Page:Poe - Histoires extraordinaires (1869).djvu/338

Cette page a été validée par deux contributeurs.

Je murmurai une rapide prière à Dieu, et je pensai que tout était fini.

» Comme je subissais l’effet douloureusement nauséabond de la descente, je m’étais instinctivement cramponné au baril avec plus d’énergie, et j’avais fermé les yeux. Pendant quelques secondes, je n’osai pas les ouvrir, — m’attendant à une destruction instantanée et m’étonnant de ne pas déjà en être aux angoisses suprêmes de l’immersion. Mais les secondes s’écoulaient ; je vivais encore.
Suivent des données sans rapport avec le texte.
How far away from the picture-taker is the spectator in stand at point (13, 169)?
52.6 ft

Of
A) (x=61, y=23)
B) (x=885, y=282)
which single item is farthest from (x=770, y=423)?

La sensation de chute avait cessé, et le mouvement du navire ressemblait beaucoup à ce qu’il était déjà, quand nous étions pris dans la ceinture d’écume, à l’exception que maintenant nous donnions davantage de la bande. Je repris courage et regardai une fois encore le tableau.

» Jamais je n’oublierai les sensations d’effroi, d’horreur et d’admiration que j’éprouvai en jetant les yeux autour de moi. Le bateau semblait suspendu comme par magie, à mi-chemin de sa chute, sur la surface intérieure d’un entonnoir d’une vaste circonférence, d’une profondeur prodigieuse, et dont les parois, admirablement polies, auraient pu être prises pour de l’ébène, sans l’éblouissante vélocité avec laquelle elles pirouettaient et l’étincelante et horrible clarté qu’elles répercutaient sous les rayons de la pleine lune, qui, de ce trou circulaire que j’ai déjà décrit, ruisselaient en un fleuve d’or et de splendeur le long des murs noirs et pénétraient jusque dans les plus intimes profondeurs de l’abîme.